Pictures paired with source code:
────────────────
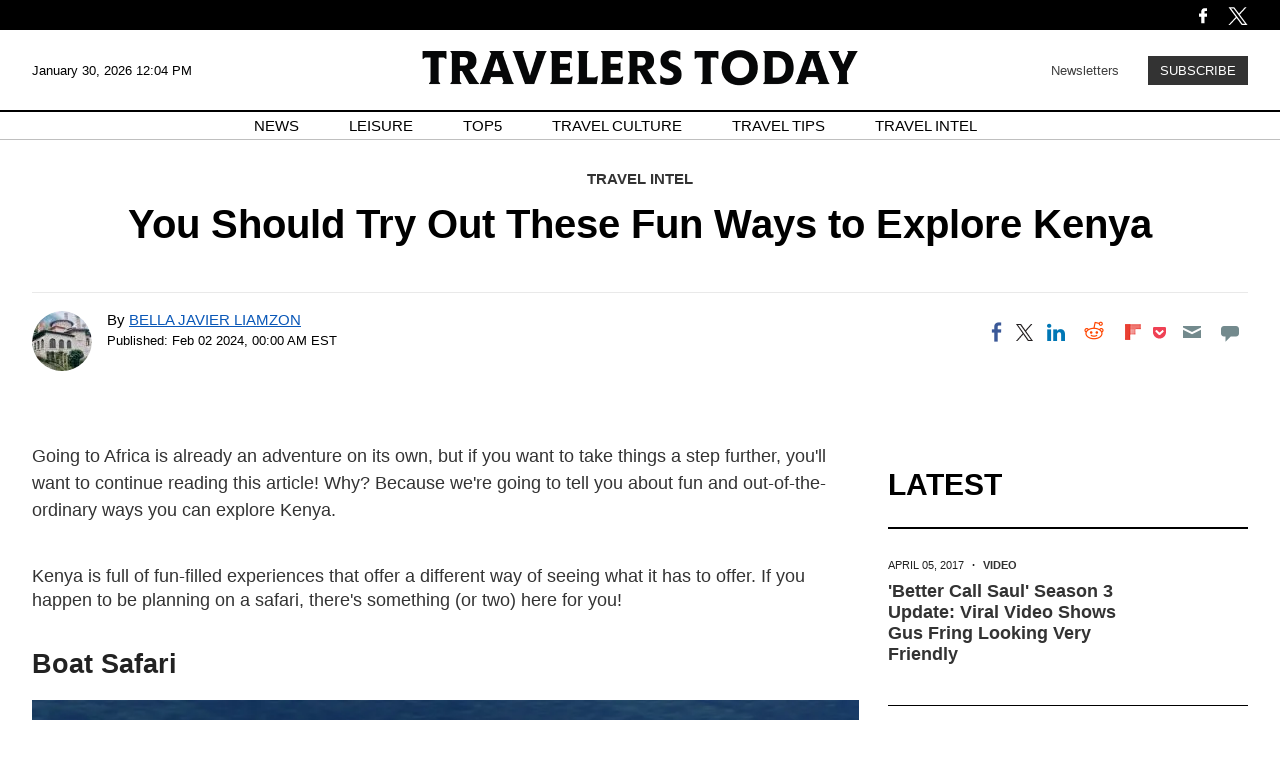

--- FILE ---
content_type: application/javascript
request_url: https://g.travelerstoday.com/sys/js/0bfab88c4b8be1c17fcc10a9540a6a57.js?v=1769704909
body_size: 1169
content:
doFir.push(function(){(function($){var lemon={elements:{},attach:function(context,settings){this.init();if(this.elements.body.el.hasClass('logged-in')){return}
this.fixedHeader()},init:function(){console.log('init');if(!this.elements.length){var thisObj=this;this.elements.window={el:$(window)};this.elements.body={el:$('body')}
this.elements.header={el:$('.page-header'),el_top:$('.page-header .top'),el_sub:$('.page-header .bottom')}
$(document).on('recalculate',function(){thisObj.recalculateElements()});$(window).on('scroll',function(){$.event.trigger({type:'reposition'})});$(window).on('resize',function(){$.event.trigger({type:'recalculate'});$.event.trigger({type:'reposition'})});$.event.trigger({type:'recalculate'});$.event.trigger({type:'reposition'})}},recalculateElements:function(){var el;var fixed=!1;this.elements.window.height=this.elements.window.el.height();this.elements.window.width=this.elements.window.el.width();this.elements.header=this.setItemAttributes(this.elements.header)},setItemAttributes:function(item){var el;var fixed=!1;var absolute=!1;el=item.el;if(!el.length){return item}
if(el.hasClass('fixed')){fixed=!0;el.removeClass('fixed')}
if(el.hasClass('absolute')){absolute=!0;el.removeClass('absolute')}
item.height=el.length?el.outerHeight(!0):0;item.width=el.length?el.width():0;item.outerwidth=el.length?el.outerWidth():0;item.left=el.length?el.offset().left:0;item.top=el.length?el.offset().top:0;if(fixed){el.addClass('fixed')}
if(absolute){el.addClass('absolute')}
return item},fixedHeader:function(){var thisObj=this,body=thisObj.elements.body.el,header=thisObj.elements.header.el,header_t=thisObj.elements.header.top,header_h=thisObj.elements.header.height,header_o=header_h-thisObj.elements.header.el_top.height(),lastScrollTop=0;$(document).on('reposition',function(e){var st=thisObj.elements.window.el.scrollTop(),offset=(thisObj.elements.header.el_sub.css('display')=='none')?header_h:header_o;start=header_t+header_h-offset;if(st>start){header.addClass('fixed');body.css('padding-top',header_h)}else{header.removeClass('fixed');body.css('padding-top','')}})}};lemon.attach()})(jQuery);(function($){var menuExpand={attach:function(context,settings){this.menuExpand();$('.page-nav .toggle-button').click(function(event){if($(this).parent().hasClass('expand')){$(this).parent().removeClass('expand')}else{$('.page-nav .toggle').removeClass('expand');$(this).parent().addClass('expand')}});$('.pf-middle .title').click(function(event){if($(this).parent().hasClass('expand')){$(this).parent().removeClass('expand')}else{$('.pf-middle .f1').removeClass('expand');$(this).parent().addClass('expand')}})},menuExpand:function(){var pageHeader=$('.page-header');var body=$('body');var bindRemoveLayer=function(){$(window).unbind('scroll.menulayer');$(window).bind('scroll.menulayer',function(){$('body').removeClass('showEdition').removeClass('showMenu').removeClass('showSearch');$('.page-edition').css('top','');$(window).unbind('scroll.menulayer')})}
if(pageHeader.length>0){$('.genericon-menu').click(function(event){if(body.hasClass('showMenu')){body.removeClass('showMenu')}else{body.addClass('showMenu').removeClass('showSearch')}
bindRemoveLayer()});$('.genericon-search').click(function(event){if(body.hasClass('showMenu')){body.removeClass('showMenu')}else{body.addClass('showMenu').removeClass('showSearch');setTimeout(function(){$('#edit-search-block-form--2').focus()},100)}
bindRemoveLayer()});$('.page-header label').click(function(event){if(body.hasClass('showEdition')){body.removeClass('showEdition');$('.page-edition').css('top','')}else{var hh=$('.page-header').height();if(hh<50){$('.page-edition').css('top',hh+'px')}
body.addClass('showEdition').removeClass('showMenu').removeClass('showSearch')}
bindRemoveLayer()})}}};menuExpand.attach()})(jQuery);const mobileMenu=document.querySelector('.mobile-menu');const navList=document.querySelector('nav ul');let isMenuOpen=!1;function openMobileMenu(){navList.classList.add('show-menu');isMenuOpen=!0}
function closeMobileMenu(){navList.classList.remove('show-menu');isMenuOpen=!1}
mobileMenu.addEventListener('click',(event)=>{event.stopPropagation();if(isMenuOpen){closeMobileMenu()}else{openMobileMenu()}});document.addEventListener('click',(event)=>{if(isMenuOpen&&!navList.contains(event.target)&&!mobileMenu.contains(event.target)){closeMobileMenu()}});const searchIcon=document.getElementById('search-icon');const searchBar=document.getElementById('search-bar-container');searchIcon.addEventListener('click',(event)=>{if(searchBar.style.display==='flex'){searchBar.style.display='none';searchIcon.classList.remove('fa-times');searchIcon.classList.add('fa-search')}else{searchBar.style.display='flex';searchIcon.classList.remove('fa-search');searchIcon.classList.add('fa-times')}
event.stopPropagation()});document.addEventListener('click',(event)=>{if(searchBar.style.display==='flex'&&!searchBar.contains(event.target)&&event.target!==searchIcon){searchBar.style.display='none';searchIcon.classList.remove('fa-times');searchIcon.classList.add('fa-search')}});const searchButton=document.getElementById('search-button');searchButton.addEventListener('click',(event)=>{event.stopPropagation()});jQuery("#myinput1").click(function(){jQuery(this).val("")})})

--- FILE ---
content_type: image/svg+xml
request_url: https://g.travelerstoday.com/www/images/travelers-today-logo-footer.svg
body_size: 36312
content:
<?xml version="1.0" encoding="UTF-8"?>
<svg id="Capa_1" data-name="Capa 1" xmlns="http://www.w3.org/2000/svg" xmlns:xlink="http://www.w3.org/1999/xlink" viewBox="0 0 638 52">
  <image width="638" height="52" xlink:href="[data-uri]"/>
</svg>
────────────────
From the entries, count the lines that hold the string "data". Nothing but the number is needed.

2